As more and more investors ask companies to share the information reported to the Equal Opportunity Employment Commission, the realities of workforce representation of minorities and women are gaining new attention. For many firms and businesses, including those in Chicago, increasing participation by Black and Latino workers in tech jobs is a top priority.
Google, for example, has 1,200 workers in its Chicago offices; African Americans make up 2.2 percent of technical jobs. Latinos make up only 4.8 percent of these jobs in the tech-giants national employment base.
The executives at Chicago firms say they have all seen the benefits of diversity in their staffing schemes. A healthy sharing of opinions, constructive debates, and meaningful exchange of best practices are only some of the positives that come along with expanding the hiring base. Unfortunately, not all Chicagoans are optimistic. Carlton Gates, an African American recruiter for Yum! Brands based in Chicago, and a former employee of Oracle and Google, says the tech-verse has been “talking about diversity for 20 years, and not a single thing has changed.” According to Gates, there is a tribal vibe on engineering teams, where little to no cultural or ethnic crossover happens.
With all this in mind, local companies with open tech vacancies are looking for new resources and pipelines to identify talent. They are also taking measures to modify the interview processes to abate bias and address issues that might be unique to minority populations.
Deloitte and the Global FinTech Hubs Federation recently ranked Chicago among the top five global fintech hubs. FinTEx Chicago has been advocating strongly on its behalf and as such its fintech and financial services companies now comprise 14 percent of the 50 fastest-growing companies in the region.

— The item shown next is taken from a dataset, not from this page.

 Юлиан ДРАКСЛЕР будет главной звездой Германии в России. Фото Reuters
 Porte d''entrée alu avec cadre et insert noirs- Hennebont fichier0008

Fintech – a double-sided industry comprising technology and innovation in an effort to compete with traditional financial methods vis-à-vis the financial services they offer – is a great way to bolster employment. Given that the financial sector has the capacity to positively affect job growth, Chicago is looking good in that area now as well. Indeed, according to a recent report from the US Bureau of Labor Statistics, year-over-year employment in the region’s financial sector encountered a 3.6 percent jump (which is more than double gains in the next highest industry).
When you see this kind of increase in jobs, it is also testament to the level of savviness among citizens. Startups need more than just one genius at the top. They require solid, committed workforce which is apparent in Chicago.
One example of this comes from Alain Glanzman and what he did with his startup, WalletFi, when he took it to Chicago’s second Financial Technology Accelerator program. He was told by executives in the financial industry (from banks and credit unions) at the FinTech accelerator that if he targeted financial institutions, the company would more likely be successful. As such, he changed the direction from it being a mobile app to a real company!
One aspect that makes Chicago’s fintech unique is that it features startups as well as veteran firms. And they are codependent with established firms relying on fresh out of college engineers.
This is what Chicago is doing. This is how fintech is revolutionizing the business world there.